Data Science by R programming(Intensive Beginne­r level, Five Sun) R003

Details

Date: Mar 16th, 23th, 30th, April 6th,13th (five Sundays)

Venue:

http://photos1.meetupstatic.com/photos/event/a/c/6/e/600_341384142.jpeg

http://photos3.meetupstatic.com/photos/event/a/f/2/a/600_341384842.jpeg

Time: 10:00am -5:00pm

Instructors:

Vivian Zhang (CTO @Supstat Inc, Master degrees in Computer Science and Statistics)

Cost:

Individual: $220/class, $1100 for all five classes.

Note,we don't sell individual class. It is a big commitment for us to assist you and be able to do significant analytic work and also your commitment to do a good job in the class.

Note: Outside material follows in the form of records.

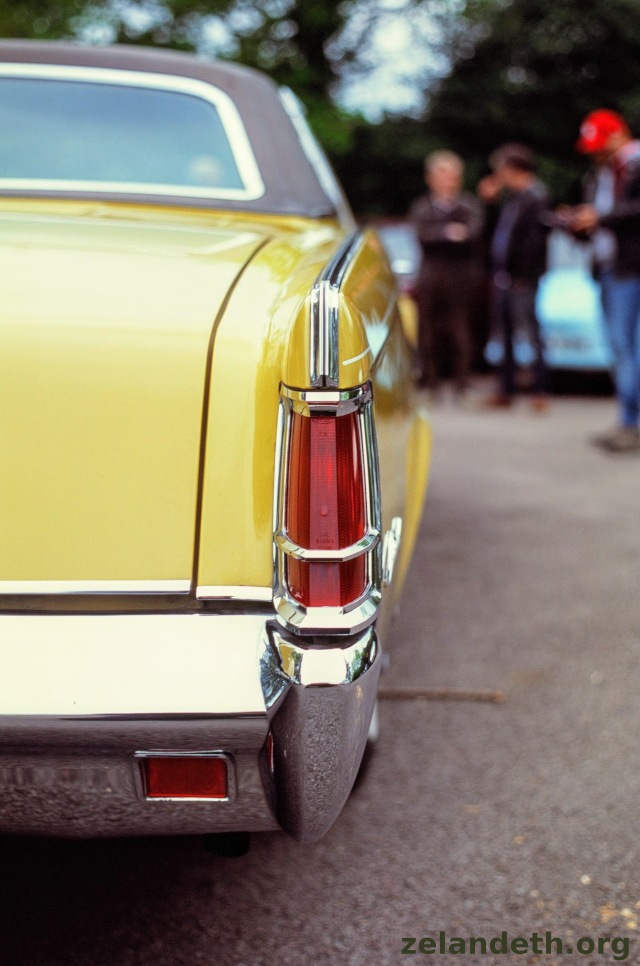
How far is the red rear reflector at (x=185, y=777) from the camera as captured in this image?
1.50 metres

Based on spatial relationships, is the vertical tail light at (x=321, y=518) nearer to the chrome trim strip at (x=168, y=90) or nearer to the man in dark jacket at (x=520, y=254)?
the chrome trim strip at (x=168, y=90)

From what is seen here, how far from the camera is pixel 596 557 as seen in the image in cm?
429

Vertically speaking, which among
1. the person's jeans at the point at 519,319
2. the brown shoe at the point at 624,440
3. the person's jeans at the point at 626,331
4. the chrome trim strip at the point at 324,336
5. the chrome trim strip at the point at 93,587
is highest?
the chrome trim strip at the point at 324,336

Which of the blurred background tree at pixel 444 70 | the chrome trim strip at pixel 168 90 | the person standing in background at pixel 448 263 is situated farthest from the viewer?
the blurred background tree at pixel 444 70

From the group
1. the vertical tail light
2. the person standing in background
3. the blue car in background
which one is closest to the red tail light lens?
the vertical tail light

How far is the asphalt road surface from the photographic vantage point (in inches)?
74.5

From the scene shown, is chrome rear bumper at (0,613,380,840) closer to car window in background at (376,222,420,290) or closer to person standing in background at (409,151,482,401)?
person standing in background at (409,151,482,401)

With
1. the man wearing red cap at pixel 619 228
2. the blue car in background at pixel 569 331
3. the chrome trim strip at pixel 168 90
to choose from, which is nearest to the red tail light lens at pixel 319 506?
the chrome trim strip at pixel 168 90

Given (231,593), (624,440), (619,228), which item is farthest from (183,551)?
(624,440)

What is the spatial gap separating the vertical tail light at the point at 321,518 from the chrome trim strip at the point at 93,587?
0.16 metres

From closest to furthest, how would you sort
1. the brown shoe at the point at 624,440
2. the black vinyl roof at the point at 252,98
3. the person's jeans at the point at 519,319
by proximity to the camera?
the black vinyl roof at the point at 252,98
the brown shoe at the point at 624,440
the person's jeans at the point at 519,319

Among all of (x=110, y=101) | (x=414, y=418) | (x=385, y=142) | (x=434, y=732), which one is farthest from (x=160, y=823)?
(x=385, y=142)

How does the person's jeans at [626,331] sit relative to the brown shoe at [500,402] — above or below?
above

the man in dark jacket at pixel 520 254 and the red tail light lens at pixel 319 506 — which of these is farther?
the man in dark jacket at pixel 520 254
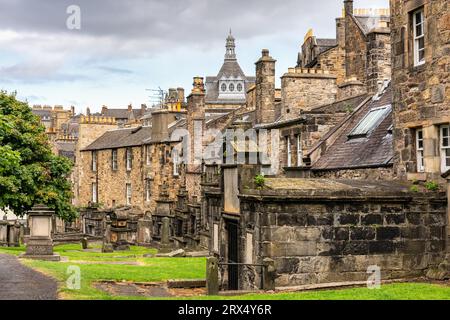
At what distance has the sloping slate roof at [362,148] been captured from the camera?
22016 millimetres

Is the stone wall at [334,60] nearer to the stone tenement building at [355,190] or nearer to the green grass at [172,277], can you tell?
the stone tenement building at [355,190]

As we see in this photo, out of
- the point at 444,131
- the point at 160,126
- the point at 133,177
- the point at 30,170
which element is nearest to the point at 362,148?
the point at 444,131

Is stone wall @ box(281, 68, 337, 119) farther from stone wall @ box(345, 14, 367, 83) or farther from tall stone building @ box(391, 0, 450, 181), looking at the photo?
tall stone building @ box(391, 0, 450, 181)

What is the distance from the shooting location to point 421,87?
18359 millimetres

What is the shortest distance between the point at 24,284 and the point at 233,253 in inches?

For group(5 or more persons) and enterprise pricing, please email vivian.zhang@supstat.com

The class is extended from first offering 20 hours to 35 hours, the new charge is $1100 for five classes. It is preferred if you can paypal stoneapple@gmail.com(SupStat Inc business acct) to RSVP you seat and pay $1 on meetup.com since meetup charges 15% transaction fee.

Refund Policy:

We offer full refund if you are not happy with the first class and decide to drop it.

Course Outline:

(Content may be adjusted based on the real teaching condition)

Basics: 12 hours
Abstract: explain the basic operation of knowledge through this unit of study , students can learn the characteristics of R , resource acquisition mode , and mastery of basic programming
Case and Exercise: Using the R language completion of certain Euler Project (euler project)

  • How to learn R
  • How to get help
  • R language resources and books
  • RStudio
  • Expansion Pack
  • Workspace
  • Custom Startup Items
  • Batch Mode
  • Data Objects
  • Custom Functions
  • Control statements
  • Vectorized operations

Getting data: 6 hours

Abstract: explain the various ways the R language read data , the participants through the basic WEB knowledge of web crawling , connect to the database via sql statement calling data from a variety of local read excel file data .
Case studies and exercises: crawl watercress data on the site , write a custom function .

  • Web data capture
  • API data source
  • Connect to the database
  • Local Documentation
  • Other data sources
  • Data Export

Data manipulation: 6 hours

Abstract: how to manipulate the data use R for the all kinds of data conversion, especially for string operation processing .
Case studies and exercises : Find the QQ(the most used instant messager tool) group , then discuss research options with text features.

  • Data sorting
  • Merge Data
  • Summary data
  • Remodeling Data
  • Take a subset of data
  • String manipulation
  • Date Actions

Data Visualization 6 hours

Abstract: cover two advanced drawing package , lattice and ggplot2, understand the various methods of visualization to explore.
Case and Exercise: Using graphics to right before the movie , text and other data to describe

  • Histogram
  • Point
  • Column
  • Line
  • Pie
  • Box Plot
  • Scatter
  • Matrix related
  • Map

( If we finish the class early, we will cover selected topics based on your need)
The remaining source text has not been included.